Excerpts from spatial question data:

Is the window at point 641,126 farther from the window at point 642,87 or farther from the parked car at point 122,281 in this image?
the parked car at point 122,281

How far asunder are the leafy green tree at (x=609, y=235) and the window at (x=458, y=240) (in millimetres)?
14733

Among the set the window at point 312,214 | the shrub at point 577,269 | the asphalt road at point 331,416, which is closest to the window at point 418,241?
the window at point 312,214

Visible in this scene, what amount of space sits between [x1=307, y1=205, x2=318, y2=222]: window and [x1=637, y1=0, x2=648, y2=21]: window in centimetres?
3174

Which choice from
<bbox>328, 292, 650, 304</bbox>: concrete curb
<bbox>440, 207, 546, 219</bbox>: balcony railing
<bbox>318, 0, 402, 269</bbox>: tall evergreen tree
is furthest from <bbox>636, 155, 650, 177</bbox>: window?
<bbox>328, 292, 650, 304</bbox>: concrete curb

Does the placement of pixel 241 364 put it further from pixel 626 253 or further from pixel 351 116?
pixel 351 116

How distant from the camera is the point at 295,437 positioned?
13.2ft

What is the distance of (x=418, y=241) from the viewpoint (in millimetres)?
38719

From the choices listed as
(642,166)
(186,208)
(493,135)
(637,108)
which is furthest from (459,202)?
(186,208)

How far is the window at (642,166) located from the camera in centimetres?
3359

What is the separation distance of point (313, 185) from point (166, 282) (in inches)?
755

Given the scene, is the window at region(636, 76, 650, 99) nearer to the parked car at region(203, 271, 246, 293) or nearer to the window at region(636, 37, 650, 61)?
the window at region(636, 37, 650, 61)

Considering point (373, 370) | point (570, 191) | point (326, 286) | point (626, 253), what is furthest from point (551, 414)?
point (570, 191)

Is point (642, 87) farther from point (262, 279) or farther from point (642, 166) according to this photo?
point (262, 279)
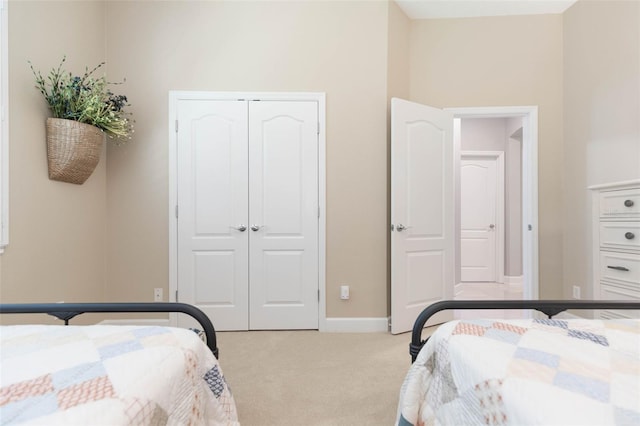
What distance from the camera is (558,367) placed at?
0.77 m

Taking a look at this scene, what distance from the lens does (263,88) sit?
2975 millimetres

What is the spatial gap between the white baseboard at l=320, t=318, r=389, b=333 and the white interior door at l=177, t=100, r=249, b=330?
73 centimetres

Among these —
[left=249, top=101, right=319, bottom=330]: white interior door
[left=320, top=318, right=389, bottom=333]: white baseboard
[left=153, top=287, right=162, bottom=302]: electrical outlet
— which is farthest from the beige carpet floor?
[left=153, top=287, right=162, bottom=302]: electrical outlet

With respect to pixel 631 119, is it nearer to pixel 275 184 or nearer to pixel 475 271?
pixel 275 184

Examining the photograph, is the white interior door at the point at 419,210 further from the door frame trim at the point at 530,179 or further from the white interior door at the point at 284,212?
the white interior door at the point at 284,212

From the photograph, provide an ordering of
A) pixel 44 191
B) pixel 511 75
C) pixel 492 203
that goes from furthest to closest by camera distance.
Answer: pixel 492 203, pixel 511 75, pixel 44 191

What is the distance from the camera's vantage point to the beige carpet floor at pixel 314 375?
1704 mm

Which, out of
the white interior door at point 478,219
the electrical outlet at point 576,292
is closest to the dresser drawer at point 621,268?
the electrical outlet at point 576,292

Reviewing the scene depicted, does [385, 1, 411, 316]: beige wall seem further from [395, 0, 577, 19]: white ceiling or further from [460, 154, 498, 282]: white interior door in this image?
[460, 154, 498, 282]: white interior door

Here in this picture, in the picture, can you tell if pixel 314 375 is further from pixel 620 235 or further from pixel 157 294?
pixel 620 235

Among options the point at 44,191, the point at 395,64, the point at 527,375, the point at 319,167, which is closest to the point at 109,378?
the point at 527,375

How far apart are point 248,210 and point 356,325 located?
1.36 meters

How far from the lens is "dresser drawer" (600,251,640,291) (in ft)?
6.49

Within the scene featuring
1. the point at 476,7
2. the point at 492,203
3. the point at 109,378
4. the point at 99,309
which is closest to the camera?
the point at 109,378
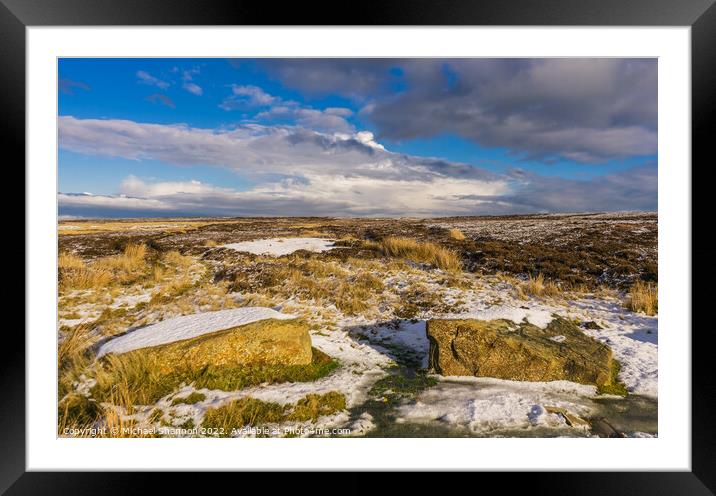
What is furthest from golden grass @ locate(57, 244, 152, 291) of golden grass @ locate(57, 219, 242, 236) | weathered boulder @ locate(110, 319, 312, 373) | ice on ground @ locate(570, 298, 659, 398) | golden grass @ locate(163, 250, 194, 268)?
ice on ground @ locate(570, 298, 659, 398)

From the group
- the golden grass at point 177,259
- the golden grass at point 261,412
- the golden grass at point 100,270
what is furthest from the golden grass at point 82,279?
the golden grass at point 261,412

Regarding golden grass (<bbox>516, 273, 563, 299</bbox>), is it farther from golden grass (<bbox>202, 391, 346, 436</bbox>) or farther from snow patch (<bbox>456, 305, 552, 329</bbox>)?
golden grass (<bbox>202, 391, 346, 436</bbox>)

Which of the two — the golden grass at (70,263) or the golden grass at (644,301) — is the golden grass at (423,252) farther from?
the golden grass at (70,263)

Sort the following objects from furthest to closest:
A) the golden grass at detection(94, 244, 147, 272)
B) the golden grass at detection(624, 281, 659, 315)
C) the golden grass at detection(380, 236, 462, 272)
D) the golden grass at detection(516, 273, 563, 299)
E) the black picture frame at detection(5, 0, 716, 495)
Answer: the golden grass at detection(380, 236, 462, 272) → the golden grass at detection(94, 244, 147, 272) → the golden grass at detection(516, 273, 563, 299) → the golden grass at detection(624, 281, 659, 315) → the black picture frame at detection(5, 0, 716, 495)
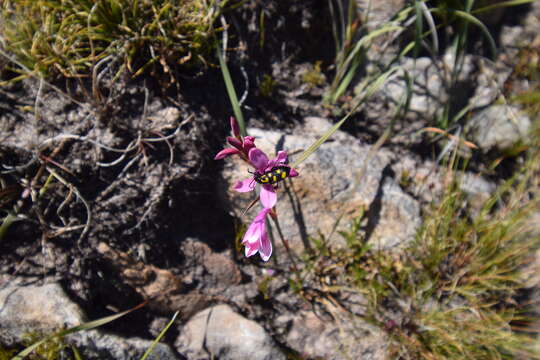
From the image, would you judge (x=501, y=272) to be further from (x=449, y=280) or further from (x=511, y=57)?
(x=511, y=57)

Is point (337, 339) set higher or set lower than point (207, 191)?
lower

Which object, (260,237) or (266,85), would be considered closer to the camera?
(260,237)

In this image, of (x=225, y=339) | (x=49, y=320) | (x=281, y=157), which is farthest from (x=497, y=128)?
(x=49, y=320)

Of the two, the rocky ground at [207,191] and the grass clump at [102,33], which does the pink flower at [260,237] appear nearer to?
the rocky ground at [207,191]

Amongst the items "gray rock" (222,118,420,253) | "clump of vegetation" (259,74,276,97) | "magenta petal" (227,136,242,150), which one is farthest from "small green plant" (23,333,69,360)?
"clump of vegetation" (259,74,276,97)

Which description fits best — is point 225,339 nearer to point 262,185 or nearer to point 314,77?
point 262,185

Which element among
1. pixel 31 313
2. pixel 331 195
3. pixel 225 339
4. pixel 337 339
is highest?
pixel 331 195

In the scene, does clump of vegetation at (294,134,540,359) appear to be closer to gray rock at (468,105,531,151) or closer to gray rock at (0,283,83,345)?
gray rock at (468,105,531,151)
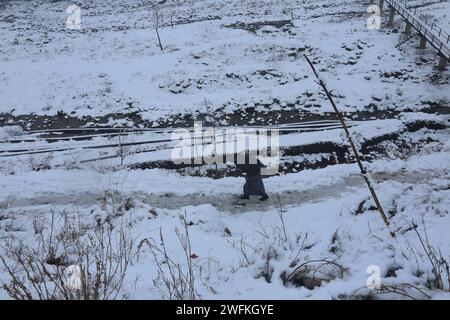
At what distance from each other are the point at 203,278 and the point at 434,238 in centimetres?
373

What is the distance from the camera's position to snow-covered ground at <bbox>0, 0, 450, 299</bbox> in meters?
5.23

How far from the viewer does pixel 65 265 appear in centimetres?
551

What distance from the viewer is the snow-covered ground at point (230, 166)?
17.1 feet

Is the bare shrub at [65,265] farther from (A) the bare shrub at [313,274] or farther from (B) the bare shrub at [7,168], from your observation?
(B) the bare shrub at [7,168]

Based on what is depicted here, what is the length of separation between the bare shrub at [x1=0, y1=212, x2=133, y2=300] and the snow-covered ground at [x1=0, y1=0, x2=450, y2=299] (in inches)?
4.2

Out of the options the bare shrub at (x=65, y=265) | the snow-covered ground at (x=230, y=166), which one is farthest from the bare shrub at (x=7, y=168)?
the bare shrub at (x=65, y=265)

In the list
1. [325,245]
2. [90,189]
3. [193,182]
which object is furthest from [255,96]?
[325,245]

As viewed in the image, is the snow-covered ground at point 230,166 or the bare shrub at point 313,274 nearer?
the bare shrub at point 313,274

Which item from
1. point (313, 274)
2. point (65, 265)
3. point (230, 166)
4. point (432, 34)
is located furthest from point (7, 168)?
point (432, 34)

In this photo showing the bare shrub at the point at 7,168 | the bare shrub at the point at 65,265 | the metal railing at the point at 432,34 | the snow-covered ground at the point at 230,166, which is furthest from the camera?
the metal railing at the point at 432,34

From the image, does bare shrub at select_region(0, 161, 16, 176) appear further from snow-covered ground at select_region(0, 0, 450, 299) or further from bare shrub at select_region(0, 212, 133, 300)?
bare shrub at select_region(0, 212, 133, 300)

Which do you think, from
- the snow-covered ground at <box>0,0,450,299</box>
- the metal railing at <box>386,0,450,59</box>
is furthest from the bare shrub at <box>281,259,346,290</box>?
the metal railing at <box>386,0,450,59</box>

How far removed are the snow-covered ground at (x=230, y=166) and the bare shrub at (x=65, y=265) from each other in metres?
0.11

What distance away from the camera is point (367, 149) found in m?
15.2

## STATED TASK
Copy the records word for word, from the line containing "How far is the" through the line containing "2975 millimetres", both lines included. Leave out any pictures.

## EXERCISE SOLUTION
How far is the window at (642,166) located from the camera in centimetres?
3359

What is the separation distance of point (313, 185) from point (166, 282) (in inches)?
755

Given the scene, is the window at region(636, 76, 650, 99) nearer to the parked car at region(203, 271, 246, 293) or nearer to the window at region(636, 37, 650, 61)?
the window at region(636, 37, 650, 61)

Considering point (373, 370) | point (570, 191) | point (326, 286) | point (626, 253), what is furthest from point (551, 414)?
point (570, 191)

Is point (642, 87) farther from point (262, 279) or farther from point (642, 166) according to this photo?
point (262, 279)
What distance from the camera is (558,367) placed at?
0.77 m

Taking a look at this scene, what distance from the lens does (263,88) sit?
2975 millimetres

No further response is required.